Is there water in your formulation? Is it likely that water will be introduced into your homemade skincare product during its use? Then add a preservative system!
A preservative system should be broad spectrum, meaning that it should protect your formula from the microbial growth of both gram-negative and gram-positive bacteria, yeast and mould. Natural preservatives are easy to find and we recommend that you always follow manufacturers’ and suppliers’ usage instructions to ensure your preservative is active and working as expected in your product. 
Be extra careful with formulations containing water, clay, honey and fruits, as these are most likely to spoil very quickly and require a suitable, often strong natural preservative system to ensure their stability and safety over their desired shelf life.
Anhydrous products present a lower risk of developing microbial growth, which is why many organic skincare formulators decide to create waterless formulations for their homemade skincare. Just note that anhydrous formulations are prone to oxidation and rancidity. To slow down this process of degradation, it’s advisable to add an antioxidant such as Vitamin E to your formula.
Don’t forget that contamination can happen well before you see the visible signs of microbial growth on your homemade skincare product. If you don’t wish to add a preservative to your formulation, you should create anhydrous products only.
In brief: 
1. Water-containing products are prone to contamination and usually require a preservative system.
2. products are prone to oxidation and usually require an antioxidant.

4. Produce the Right Amount

As it’s almost impossible to know the likely expiration date of homemade skincare products, one of the best tips we can give you is to produce small amounts. Not only does this mean your cream, balm or butter will be the very freshest it can be, but you’ll also get to play around with different ingredients regularly to whip up a fresh batch (and as we know, formulation is additive!).
When you’re making anhydrous products that are suitably packaged to minimise contamination, you can make bigger volumes, but always remember to add an antioxidant such as Vitamin E or Rosemary CO2 extract to slow down product degradation.

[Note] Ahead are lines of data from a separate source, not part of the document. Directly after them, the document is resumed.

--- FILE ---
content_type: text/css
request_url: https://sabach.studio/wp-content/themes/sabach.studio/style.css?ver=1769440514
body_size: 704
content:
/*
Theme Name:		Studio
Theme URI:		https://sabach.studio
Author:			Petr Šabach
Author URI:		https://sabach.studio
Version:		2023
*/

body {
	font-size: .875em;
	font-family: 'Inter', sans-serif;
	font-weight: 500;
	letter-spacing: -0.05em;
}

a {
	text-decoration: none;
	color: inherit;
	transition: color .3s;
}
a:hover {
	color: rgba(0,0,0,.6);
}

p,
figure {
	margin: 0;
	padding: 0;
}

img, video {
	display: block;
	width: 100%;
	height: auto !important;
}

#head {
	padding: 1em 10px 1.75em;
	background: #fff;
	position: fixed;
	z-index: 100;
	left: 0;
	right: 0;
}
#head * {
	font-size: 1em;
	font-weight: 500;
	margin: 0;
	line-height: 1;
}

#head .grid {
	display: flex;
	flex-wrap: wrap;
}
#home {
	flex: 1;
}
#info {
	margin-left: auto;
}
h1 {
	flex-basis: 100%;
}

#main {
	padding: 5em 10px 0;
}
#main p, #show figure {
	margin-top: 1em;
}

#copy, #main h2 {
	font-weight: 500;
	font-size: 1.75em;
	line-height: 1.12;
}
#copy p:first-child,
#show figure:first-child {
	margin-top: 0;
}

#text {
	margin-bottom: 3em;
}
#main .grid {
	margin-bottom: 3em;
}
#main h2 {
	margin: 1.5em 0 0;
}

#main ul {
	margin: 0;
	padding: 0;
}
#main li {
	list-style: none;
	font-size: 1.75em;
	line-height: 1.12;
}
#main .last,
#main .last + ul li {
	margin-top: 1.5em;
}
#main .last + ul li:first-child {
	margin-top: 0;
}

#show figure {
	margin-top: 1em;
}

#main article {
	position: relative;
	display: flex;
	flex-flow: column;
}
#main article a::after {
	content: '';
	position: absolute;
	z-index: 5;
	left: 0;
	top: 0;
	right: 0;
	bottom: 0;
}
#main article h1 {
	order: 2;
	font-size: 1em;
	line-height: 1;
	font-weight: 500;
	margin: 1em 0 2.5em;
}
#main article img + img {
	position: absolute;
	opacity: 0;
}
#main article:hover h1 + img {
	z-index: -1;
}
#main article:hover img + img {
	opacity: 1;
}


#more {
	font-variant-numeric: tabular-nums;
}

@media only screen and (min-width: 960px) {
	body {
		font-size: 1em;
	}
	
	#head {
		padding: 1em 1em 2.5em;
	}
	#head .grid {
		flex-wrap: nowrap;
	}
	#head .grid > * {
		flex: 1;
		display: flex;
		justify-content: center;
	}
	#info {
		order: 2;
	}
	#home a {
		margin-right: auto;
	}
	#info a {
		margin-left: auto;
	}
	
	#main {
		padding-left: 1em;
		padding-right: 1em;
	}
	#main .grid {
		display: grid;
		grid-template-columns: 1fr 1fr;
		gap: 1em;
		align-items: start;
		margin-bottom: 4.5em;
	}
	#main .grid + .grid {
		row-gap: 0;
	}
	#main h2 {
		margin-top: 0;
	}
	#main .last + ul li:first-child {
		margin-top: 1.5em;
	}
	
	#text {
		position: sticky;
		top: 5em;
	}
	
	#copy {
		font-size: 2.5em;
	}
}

With unpreserved, water-based products, we advise you make single-use doses only when you need them. Microbial growth happens fast, especially given the perfect growing conditions found in room temperature. 

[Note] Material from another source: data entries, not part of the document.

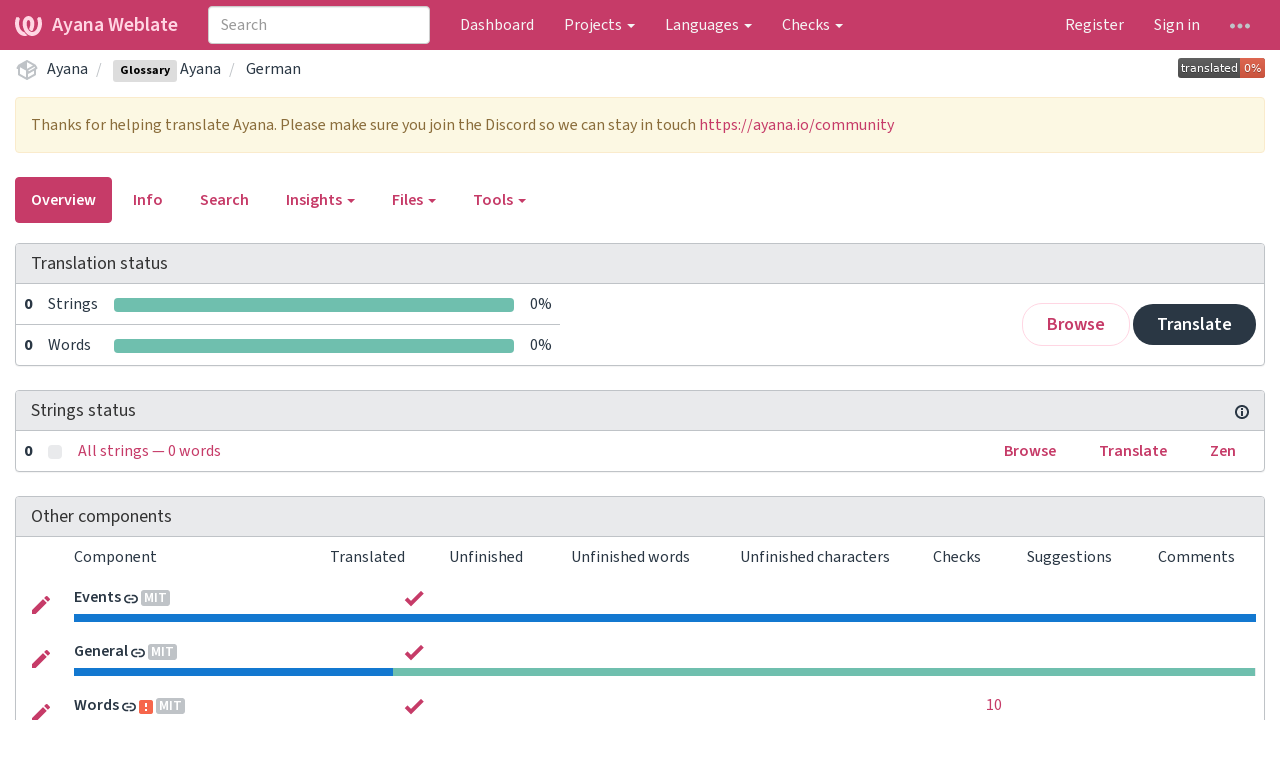

--- FILE ---
content_type: text/css
request_url: https://translate.ayana.io/css/custom.css?47b23e9d121d3991
body_size: 215
content:
.navbar-inverse {
    background-color: #c63b68;
  }


.navbar-inverse .navbar-brand,
.navbar-inverse .navbar-nav > li > a {
  color: #f5f5f5;
}
.navbar a path {
  fill: ;
}


  .sort-cell:hover {
    color: #c63b68;
  }
  .nav-pills > li > a,
  .btn-default {
    color: #c63b68;
  }
  .btn-link:hover path {
    fill: #c63b68;
  }

  .green path,
  .btn-default path {
    fill: #c63b68;
  }
  .btn-group-settings a:hover {
    color: #c63b68;
  }
  .format-item span {
    background-color: #c63b68;
  }
  a {
    color: #c63b68;
  }
  .btn-info {
    color: #c63b68;
  }
  .btn-info:focus,
  .btn-info.focus {
    color: #c63b68;
  }
  .btn-info:active,
  .btn-info.active,
  .open > .dropdown-toggle.btn-info {
    color: #c63b68;
  }
  .btn-info:active:hover,
  .btn-info.active:hover,
  .open > .dropdown-toggle.btn-info:hover,
  .btn-info:active:focus,
  .btn-info.active:focus,
  .open > .dropdown-toggle.btn-info:focus,
  .btn-info:active.focus,
  .btn-info.active.focus,
  .open > .dropdown-toggle.btn-info.focus {
    color: #c63b68;
  }
  .btn-link {
    color: #c63b68;
  }
  .nav .open > a,
  .nav .open > a:hover,
  .nav .open > a:focus {
    border-color: #c63b68;
  }
  .navbar-inverse .navbar-nav > .active > a,
  .navbar-inverse .navbar-nav > .active > a:hover,
  .navbar-inverse .navbar-nav > .active > a:focus {
    background-color: #c63b68;
  }
  .navbar-inverse .navbar-nav > .open > a,
  .navbar-inverse .navbar-nav > .open > a:hover,
  .navbar-inverse .navbar-nav > .open > a:focus {
    background-color: #c63b68;
  }
  @media (max-width: 767px) {
    .navbar-inverse .navbar-nav .open .dropdown-menu > .active > a,
    .navbar-inverse .navbar-nav .open .dropdown-menu > .active > a:hover,
    .navbar-inverse .navbar-nav .open .dropdown-menu > .active > a:focus {
      background-color: #c63b68;
    }
  }
  .pagination > li > a,
  .pagination > li > span {
    color: #c63b68;
  }
  a.thumbnail:hover,
  a.thumbnail:focus,
  a.thumbnail.active {
    border-color: #c63b68;
  }


  .btn-info {
    border-color: #ffd6e3;
  }
  .btn-info.disabled:hover,
  .btn-info[disabled]:hover,
  fieldset[disabled] .btn-info:hover,
  .btn-info.disabled:focus,
  .btn-info[disabled]:focus,
  fieldset[disabled] .btn-info:focus,
  .btn-info.disabled.focus,
  .btn-info[disabled].focus,
  fieldset[disabled] .btn-info.focus {
    border-color: #ffd6e3;
  }
  .btn-warning {
    background-color: #ffd6e3;
  }
  .btn-warning.disabled:hover,
  .btn-warning[disabled]:hover,
  fieldset[disabled] .btn-warning:hover,
  .btn-warning.disabled:focus,
  .btn-warning[disabled]:focus,
  fieldset[disabled] .btn-warning:focus,
  .btn-warning.disabled.focus,
  .btn-warning[disabled].focus,
  fieldset[disabled] .btn-warning.focus {
    background-color: #ffd6e3;
  }
  .btn-warning .badge {
    color: #ffd6e3;
  }
  .navbar-inverse .navbar-brand:hover,
  .navbar-inverse .navbar-brand:focus {
    color: #ffd6e3;
  }
  .navbar-inverse .navbar-nav > li > a:hover,
  .navbar-inverse .navbar-nav > li > a:focus {
    color: #ffd6e3;
  }
  @media (max-width: 767px) {
    .navbar-inverse .navbar-nav .open .dropdown-menu > li > a:hover,
    .navbar-inverse .navbar-nav .open .dropdown-menu > li > a:focus {
      color: #ffd6e3;
    }
  }
  .navbar-inverse .navbar-link:hover {
    color: #ffd6e3;
  }
  .navbar-inverse .btn-link:hover,
  .navbar-inverse .btn-link:focus {
    color: #ffd6e3;
  }

  .btn-info {
    border: 1px solid #ffd6e3;
  }
  .navbar .navbar-brand:focus path,
  .navbar .navbar-brand:active path,
  .navbar a:hover path {
    fill: #ffd6e3;
  }
  .btn-primary:hover {
    background-color: #ffd6e3;
  }

  .btn-info:hover {
    background-color: #ffd6e3;
  }



  a:hover,
  a:focus {
    color: #c63b68;
  }
  .text-primary {
    color: #c63b68;
  }
  .bg-primary {
    background-color: #c63b68;
  }
  .btn-link:hover,
  .btn-link:focus {
    color: #c63b68;
  }
  .dropdown-menu > .active > a,
  .dropdown-menu > .active > a:hover,
  .dropdown-menu > .active > a:focus {
    background-color: #c63b68;
  }
  .nav-pills > li.active > a,
  .nav-pills > li.active > a:hover,
  .nav-pills > li.active > a:focus {
    background-color: #c63b68;
  }
  .pagination > li > a:hover,
  .pagination > li > span:hover,
  .pagination > li > a:focus,
  .pagination > li > span:focus {
    color: #c63b68;
  }
  .pagination > .active > a,
  .pagination > .active > span,
  .pagination > .active > a:hover,
  .pagination > .active > span:hover,
  .pagination > .active > a:focus,
  .pagination > .active > span:focus {
    background-color: #c63b68;
    border-color: #c63b68;
  }
  .list-group-item.active,
  .list-group-item.active:hover,
  .list-group-item.active:focus {
    background-color: #c63b68;
    border-color: #c63b68;
  }
  .nav-pills > .active > a,
  .nav > .active > a:hover {
    border: 1px solid #c63b68;
  }
  .btn-default:hover,
  .nav-pills > li > a:hover,
  .nav-pills > li > a:focus,
  .nav-pills .open > a,
  .nav-pills .open > a:hover,
  .nav-pills .open > a:focus {
    color: #c63b68;
  }
  .btn-default:hover path,
  .green.btn-link:hover path {
    fill: #c63b68;
  }
  .format-item {
    background-color: #c63b68;
  }
  .nav-pills > .active > a,
  .nav > .active > a:hover {
    border: 1px solid #c63b68;
  }
  .btn-default:hover,
  .nav-pills > li > a:hover,
  .nav-pills > li > a:focus,
  .nav-pills .open > a,
  .nav-pills .open > a:hover,
  .nav-pills .open > a:focus {
    color: #c63b68;
  }





  footer {
    display: none;
  }

--- FILE ---
content_type: image/svg+xml; charset=utf-8
request_url: https://translate.ayana.io/widgets/ayana/de/glossary/svg-badge.svg?native=1
body_size: -121
content:
<svg xmlns="http://www.w3.org/2000/svg" width="87" height="20" xml:lang="en"><linearGradient id="a" x2="0" y2="100%"><stop offset="0" stop-color="#bbb" stop-opacity=".1"/><stop offset="1" stop-opacity=".1"/></linearGradient><rect width="87" height="20" fill="#555" rx="3"/><rect width="25" height="20" x="62" fill="#e05d44" rx="3"/><path fill="#e05d44" d="M62 0h4v20h-4z"/><rect width="87" height="20" fill="url(#a)" rx="3"/><g fill="#fff" font-family="Source Sans,Kurinto Sans,DejaVu Sans,Verdana,Geneva,sans-serif" font-size="11" text-anchor="middle"><text x="31" y="15" fill="#010101" fill-opacity=".3">translated</text><text x="31" y="14">translated</text><text x="74" y="15" fill="#010101" fill-opacity=".3">0%</text><text x="74" y="14">0%</text></g></svg>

5. Measure your Ingredients Correctly
You must measure your ingredients, both liquids and solids, by weight using a digital scale. Measurement in weight is the most accurate method and will allow you to have the right balance of ingredients in your formulation. Finding a good scale is important when you start making homemade skincare.
The volume of liquid ingredients varies according to their density and temperature, and it is easy to exceed the recommend concentration when measuring them in drops, especially when adding ingredients, such as essential oils, in very low concentrations. In addition, you should always write down your formula and work with percentages so you can reproduce your batch or scale it to larger amounts..

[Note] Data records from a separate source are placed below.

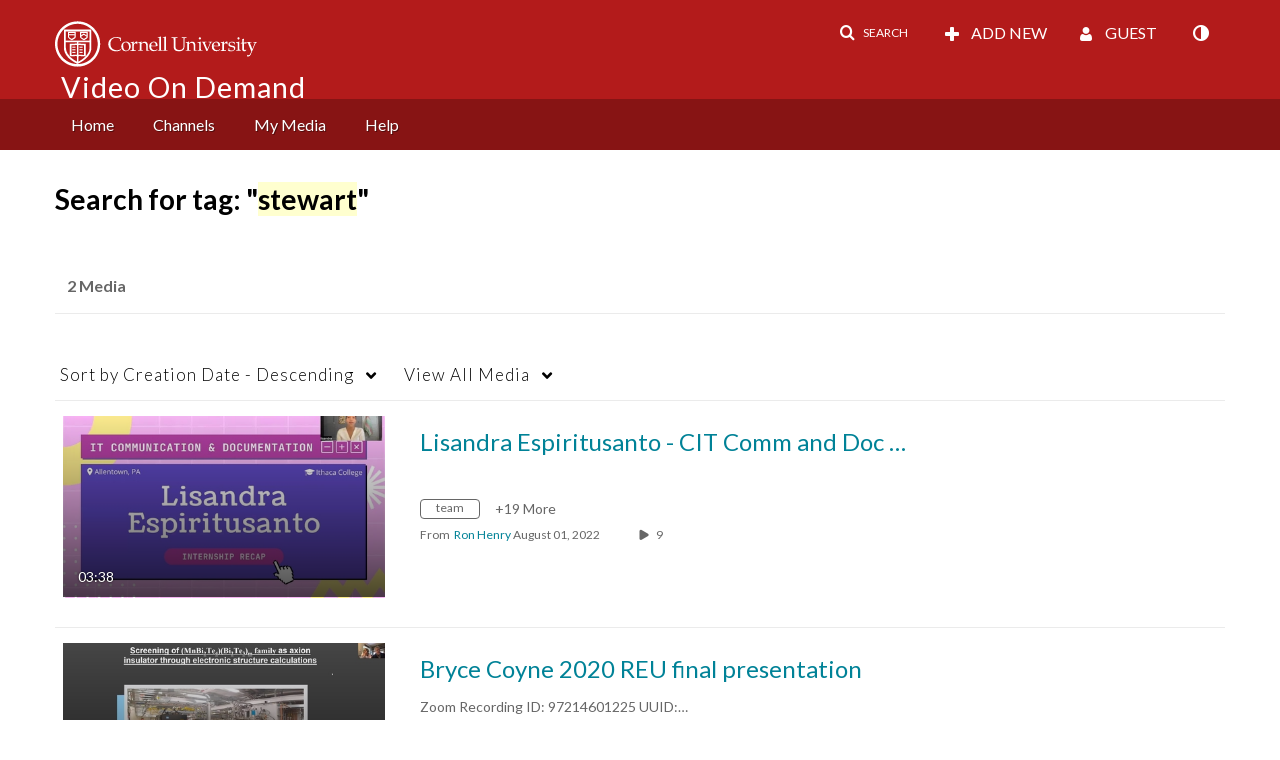

--- FILE ---
content_type: text/plain;charset=UTF-8
request_url: https://vod.video.cornell.edu/user/get-details?format=ajax&_=1769025228859
body_size: 548
content:
{"content":[{"target":"#userMobileMenuDisplayName, #userMenuDisplayName","action":"replace","content":"Guest"}],"script":"$(\"body\").trigger(\"userDetailsPopulated\");;document.querySelector(\"meta[name=xsrf-ajax-nonce]\").setAttribute(\"content\", \"[base64]\");;if (typeof KApps != \"undefined\" && typeof KApps.Accessibility != \"undefined\") {KApps.Accessibility.applySelectedMode();}"}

Follow Usage Recommendations
One of the main reasons why people create homemade cosmetic products is that they want to know what is inside their beauty products, as the results of our survey on understanding the drive for green beauty shows. We should point out that not only the ingredients themselves are important, but also how they are used in formulation. As mentioned above, it is essential to follow the usage recommendations for many cosmetic ingredients, and some of them, if used in wrong amounts, may cause dermal sensitisation.
When making your own cosmetics, some ingredients such as certain carrier oils can be used at 100 per cent concentration. However, many other ingredients have strict dosage recommendations. For example, when you’re working with essential oils you should respect dermal limits. The same goes for preservatives – you must follow their recommended usage levels in order to be safe and effective.
Essential oils and natural preservatives are among those ingredients that may cause sensitisation in some people and it is imperative therefore that you follow the supplier or manufacturer recommended usage limits in order to make safe cosmetic products.